I wrote in an earlier post about how I’d managed to break my wristwatch – rather an old Rolex, it turns out, one I bought in 1981 as a 21st birthday present to myself. I remember paying £270 for it, which was rather a lot of money in those days – but as a young and single man, a final year engineering apprentice, I’d nothing else to spend my money on except cars and girls – so what the hell? The trouble with your Rolex though is that only an authorised Rolex dealer will touch it when it goes wrong, and they seem to have a standard charge for putting things right whether you’ve simply scratched the glass and want it polishing out or you’ve had it run over by a Sherman tank.
So, anyway, I took it into town and the rather glamorous lady assistant in the jewlers asked me how old the watch was, and I said 1981, and she said: “Gosh I’d only just been born then,” and I thought – am I really that old ? She was tall and blonde and and lovely and though she didn’t mean me to, I suddenly felt ancient, bald and crumpled. I mean, I’m married and everything and wouldn’t even think about it, but let’s just say under other circumstances I would definitely have fancied the pants off her – but clearly I would just have been an old fool making an ass of himself, on account of being old enough to be her father. But that’s life, and just one of the interesting conundrums it throws at us older chaps – like what use is it feeling like a teenager, when the skin you’re wearing looks like it could do with a good ironing, and glamourous women no longer even look twice at you? (not that they ever did in the first place, but you know what I mean)
But I digress. Back to the Rolex: It has to go away for an estimate but it looks like it could cost me somewhere in the order of what I originally paid for it to get it going again, and I’m wondering: is it worth it? I could buy a lot of watch for £270 these days – admittedly not a Rolex, but does the Rolex mean that much to me now?

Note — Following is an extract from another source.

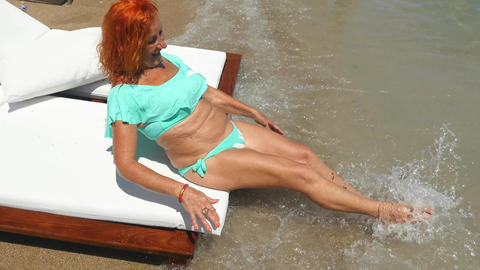 Youthful old woman in blue bikini having fun near the sea Live Action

The young guy who bought it in 1981 – my younger self – doesn’t exist any more, does he? So what does it matter what he would think about this older and supposedly wiser self saying stuff it and burying the thing in a bottom drawer somewhere? I mean – it’s not like I wear it every day is it? And I seem as fond of my current Timex as I am of the old Rolex. But we’re clearly talking about more than a wristwatch here, aren’t we? We’re talking about something that’s symbolic of a defining era in my past. We’re talking about the things I thought, the hopes I had, the hopeless loves I had by then already lost, to say nothing of the desires and the aspirations of that young man just setting out, finding his feet in the world. I think back and I really like that young guy, he was okay, he meant well. I hope he’d feel the same way about me if he could look forward upon me from my past, as I can look back upon him from his future. And I think he would be hoping I wouldn’t give up on it – whatever “it” is, this symbol, this mysterious thing I feel when think back upon those times – this thing we share.
So I’ll bite the bullet and I’ll get it fixed.
In Buddhism this would not make sense of course. It would be like trying to hold on to something from the past – a classic case of attachment. We evolve. We are are never the same person from one moment to the next. Our consciousness changes, it’s an illusion of sorts, a compendium of memory, emotion and instinct. We should let it go, lose our sense of the flow of life and time, and seek to live only in the present moment – because that is the only useful reality – everything else is either memory or anticipation and we can change the contents of neither. That’s all well and good, but I think as long as we can maintain a moderate perspective on the past, it can serve us well to delve into it occasionally – not out of a desire for nostalgic self indulgence, but to understand better who we are now by reminding us of who we once were.
It’s no coincidence that this question of getting a time-piece fixed causes me to think more deeply on questions regarding the nature of time itself. Many of my stories in recent years have played hard and fast with the conventional notionsof time, blurring the present into the past and the future into the present, all of them somehow adding up to inform each other in meaningful ways. The Rolex has measured the linear time of my life for the past twenty eight years, but I’m no longer sure the deeper part of who I think I am exists in linear time at all. Getting on for a decade ago now, I stood before a mountain and felt myself slip into an eerie state of mind where the notion of time seemed rather a fuzzy concept, and where this bag of bones standing up in his boots was as much a part of his experience of life as the mountain he was looking at – that reality and time were not physical at all, that physicality itself was somehow negotiable, that the only reality was essentially psychological, the only reality was mind .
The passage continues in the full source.